I am hopeful that my reflections on the last five years have stirred something in you.  Many of us think too small when we look for God's work in our lives.  I still hear people say they are looking for God's leading on where they work, where they live, and in their financial lives.  None of those things are bad or wrong, but the context of it is very important. 

Are you looking for a new job because you are dissatisfied with your current one?  Are you not making the money you want to make or you are having trouble getting along with people there? 

With regard to where you live, do you want to move because you want a bigger house in "that" neighborhood? 

With finances, do you desire to see change because you are spending too much and want someone to save you from yourself? 

These difficulties often are not a sign that God wants you to change your context.  In fact, He may instead want to change you and keep you in your current circumstances.

I believe God is challenging us right now to truly throw caution to the wind.  He wants us to pray bold prayers that He would make us better followers, that we would have greater sensitivity to His Spirit, and that we would follow wherever He says to go.  He is looking for servants who will be filled with and follow His Spirit every hour of every day.
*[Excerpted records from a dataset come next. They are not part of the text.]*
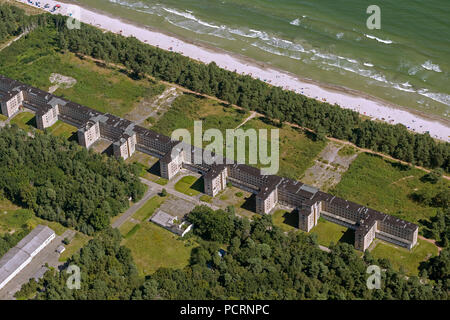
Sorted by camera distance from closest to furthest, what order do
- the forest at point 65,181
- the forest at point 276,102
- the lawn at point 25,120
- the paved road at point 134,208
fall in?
the forest at point 65,181
the paved road at point 134,208
the forest at point 276,102
the lawn at point 25,120

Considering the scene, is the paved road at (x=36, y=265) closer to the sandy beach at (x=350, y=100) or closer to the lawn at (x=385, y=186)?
the lawn at (x=385, y=186)

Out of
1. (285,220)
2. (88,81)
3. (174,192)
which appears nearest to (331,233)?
(285,220)

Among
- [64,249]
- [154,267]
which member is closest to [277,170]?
[154,267]

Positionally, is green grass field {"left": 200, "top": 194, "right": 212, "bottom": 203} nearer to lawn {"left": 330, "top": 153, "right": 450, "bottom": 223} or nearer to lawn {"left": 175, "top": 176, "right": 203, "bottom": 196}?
lawn {"left": 175, "top": 176, "right": 203, "bottom": 196}

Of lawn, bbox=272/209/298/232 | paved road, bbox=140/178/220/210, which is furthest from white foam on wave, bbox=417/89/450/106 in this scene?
paved road, bbox=140/178/220/210

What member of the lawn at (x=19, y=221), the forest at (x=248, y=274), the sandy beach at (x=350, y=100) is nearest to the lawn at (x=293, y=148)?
the sandy beach at (x=350, y=100)

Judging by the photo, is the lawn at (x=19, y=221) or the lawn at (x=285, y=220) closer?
the lawn at (x=19, y=221)

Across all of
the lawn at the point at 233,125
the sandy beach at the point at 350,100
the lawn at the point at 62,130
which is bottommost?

If you and I achieve this type of relationship with Him, nothing will be the same.  He might take you to a different part of the world, but His real goal is to do a complete tear-down and rebuild.  He will do what needs to be done to make that happen whether it is moving you to a different place or keeping you where you are with a new focus on Him.  If we will just let God have complete control of everything, He will make us into people who will truly carry the Good News into this world in authentic ways.  He will cause us to live in such a way that people will look at us and recognize there is something different and better and God-sized.  He will turn you and I into people who LIVE the Good News.

I challenge you to turn your life over to God in that way today.  I don't pretend to have that all figured out, but I am certain that the Lord wants daily surrender from us, and that in that, we will see Him train us, change us, and will move in unexpected God-sized ways that are unmistakable to us and to those around us.  Will you make that commitment today?